Express as a single logarthim
b = base
5log7t
-------------
3


answer = log7t^(5/3)


why would it be that? a # is - if it in denominator brought to numerator?[/list]




and

solve and check

7e^x-32=45
7e^x=77
xln7e = ln 77

ln77
-----
ln7e

x = 1.4745


what did i do wrong in this problem?

 

[stapel]

Because one of the log rules you learned said that anything multiplied onto a log can be turned into a power inside.

For instance, (3/7)log₂(5) = log₂(5^3/7).

Eliz.

 

[kpx001]

i understand the first part but i reditted and added a 2nd problem thing sry
if possible can u explain that one?

 

[jolly]

i understand the first part but i reditted and added a 2nd problem thing sry
if possible can u explain that one?

huh? :?

 

[soroban]

Hello, kpx001!

Solve and check: \(\displaystyle 7e^x\,-\,32\;=\;45\)

Add 32 to both sides: \(\displaystyle \;7e^x\;=\;77\)

Divide by 7: \(\displaystyle \;e^x\;=\;11\)

Take logs: \(\displaystyle \;\ln(e^x)\;=\;\ln(11)\)

Then: \(\displaystyle \;x\cdot\ln(e)\;=\;\ln(11)\)

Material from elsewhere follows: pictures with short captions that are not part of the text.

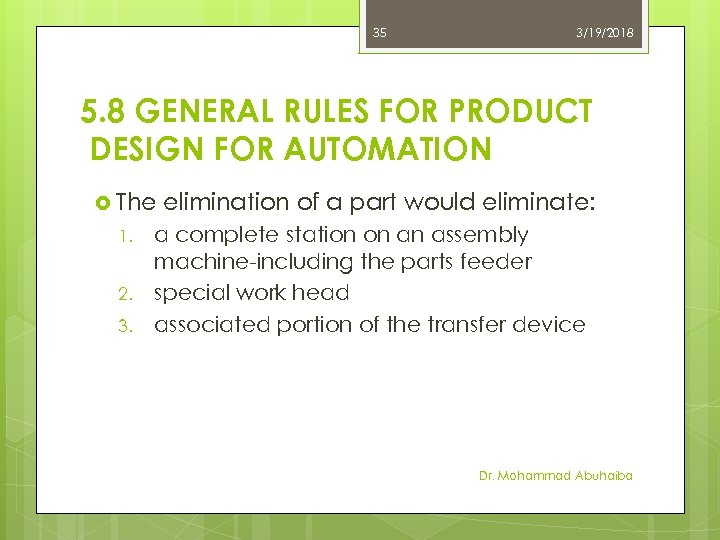 35 3/19/2018 5. 8 GENERAL RULES FOR PRODUCT DESIGN FOR AUTOMATION The 1. 2.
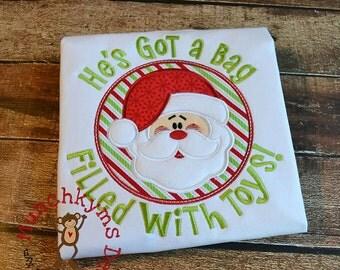 Santa - He's Got a bag filled with toys! - Christmas Applique Design - Boys or Girl's Christmas Shirt - Holiday Applique designs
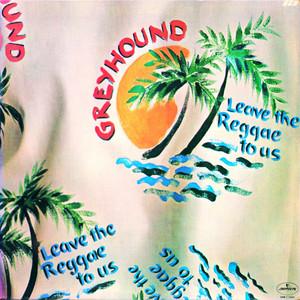 Leave The Reggae To Us album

Since \(\displaystyle \ln(e)\,=\,1\), we have: \(\displaystyle \,x\;=\;\ln(11)\)

 

[stapel]

i reditted and added a 2nd problem thing sry if possible can u explain that one?

huh?

Yeah, the cryptic kiddie-lingo is hard to follow, but the point is that the poster did a "stealth edit" to his post, adding a second question after I'd replied to the first question, and now he wants the answer.

Eliz.